What you have to do: Reproduce the listing word for word. Skip any image.

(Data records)
__________

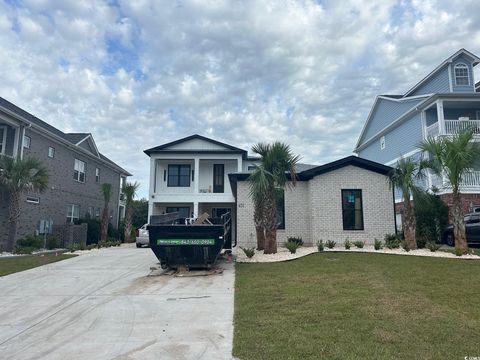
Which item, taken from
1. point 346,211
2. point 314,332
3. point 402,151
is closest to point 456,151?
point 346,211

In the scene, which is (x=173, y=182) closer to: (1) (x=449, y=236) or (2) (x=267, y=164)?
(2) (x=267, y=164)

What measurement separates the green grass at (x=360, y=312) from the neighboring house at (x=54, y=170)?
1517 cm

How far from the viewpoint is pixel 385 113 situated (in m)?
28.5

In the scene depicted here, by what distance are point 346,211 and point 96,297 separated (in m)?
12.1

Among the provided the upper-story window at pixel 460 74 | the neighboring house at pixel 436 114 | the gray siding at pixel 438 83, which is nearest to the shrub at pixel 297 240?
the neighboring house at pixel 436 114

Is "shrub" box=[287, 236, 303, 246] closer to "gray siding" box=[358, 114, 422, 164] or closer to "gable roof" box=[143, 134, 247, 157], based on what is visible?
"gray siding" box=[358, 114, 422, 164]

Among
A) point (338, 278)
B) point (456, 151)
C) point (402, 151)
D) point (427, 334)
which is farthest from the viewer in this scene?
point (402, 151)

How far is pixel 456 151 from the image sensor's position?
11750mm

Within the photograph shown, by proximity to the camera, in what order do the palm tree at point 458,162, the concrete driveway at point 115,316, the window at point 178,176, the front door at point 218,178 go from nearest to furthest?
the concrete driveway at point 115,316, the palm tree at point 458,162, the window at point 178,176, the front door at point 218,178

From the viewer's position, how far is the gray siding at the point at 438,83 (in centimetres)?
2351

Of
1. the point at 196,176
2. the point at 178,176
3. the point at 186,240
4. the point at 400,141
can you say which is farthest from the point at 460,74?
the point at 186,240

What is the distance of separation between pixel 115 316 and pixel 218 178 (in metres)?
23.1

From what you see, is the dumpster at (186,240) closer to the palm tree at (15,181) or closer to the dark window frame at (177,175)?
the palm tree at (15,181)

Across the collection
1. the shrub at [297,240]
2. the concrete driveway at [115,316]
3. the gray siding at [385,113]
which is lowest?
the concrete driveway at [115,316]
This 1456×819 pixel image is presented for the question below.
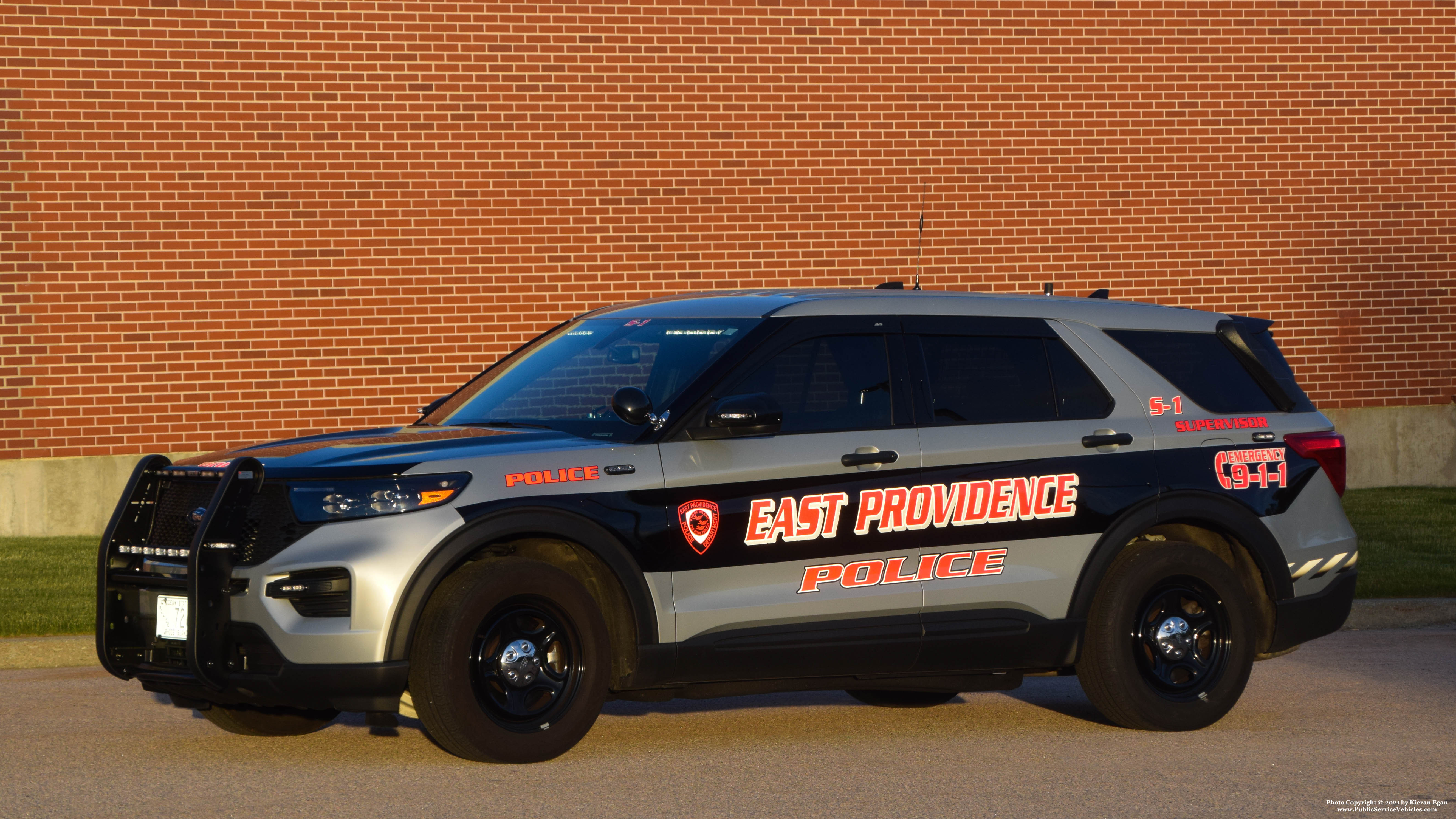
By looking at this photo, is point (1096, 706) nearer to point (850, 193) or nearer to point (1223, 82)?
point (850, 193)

__________

Written solution:
Which item, taken from
1. point 346,211
2. point 314,332
3. point 402,151
is closest to point 456,151?
point 346,211

In the scene, which is (x=173, y=182) closer to: (1) (x=449, y=236) or (2) (x=267, y=164)?
(2) (x=267, y=164)

What measurement separates the green grass at (x=360, y=312) from the neighboring house at (x=54, y=170)?
1517 cm

How far from the viewpoint is pixel 385 113 situated (in m)?
28.5

In the scene depicted here, by what distance are point 346,211 and point 96,297 separated (in m)?
12.1

Among the provided the upper-story window at pixel 460 74 | the neighboring house at pixel 436 114 | the gray siding at pixel 438 83, which is nearest to the shrub at pixel 297 240?
the neighboring house at pixel 436 114

Is "shrub" box=[287, 236, 303, 246] closer to "gray siding" box=[358, 114, 422, 164] or closer to "gable roof" box=[143, 134, 247, 157], based on what is visible?
"gray siding" box=[358, 114, 422, 164]

Among
A) point (338, 278)
B) point (456, 151)
C) point (402, 151)
D) point (427, 334)
which is farthest from the viewer in this scene?
point (402, 151)

How far is pixel 456 151 from the image sensor's position?
11750mm

Within the photograph shown, by proximity to the camera, in what order do the palm tree at point 458,162, the concrete driveway at point 115,316, the window at point 178,176, the front door at point 218,178 go from nearest to furthest?
the concrete driveway at point 115,316, the palm tree at point 458,162, the window at point 178,176, the front door at point 218,178

From the viewer's position, how far is the gray siding at the point at 438,83 (in centimetres)?
2351

Of
1. the point at 196,176
2. the point at 178,176
3. the point at 186,240
4. the point at 400,141
can you say which is farthest from the point at 460,74?
the point at 186,240

What is the distance of separation between pixel 115 316 and pixel 218 178 (in metres)?
23.1

From what you see, is the dumpster at (186,240) closer to the palm tree at (15,181) or closer to the dark window frame at (177,175)?
the palm tree at (15,181)

Across the collection
1. the shrub at [297,240]
2. the concrete driveway at [115,316]
3. the gray siding at [385,113]
which is lowest?
the concrete driveway at [115,316]
This 1456×819 pixel image is presented for the question below.
By looking at this photo, is point (1096, 706) nearer to point (850, 193) or nearer to point (1223, 82)?
point (850, 193)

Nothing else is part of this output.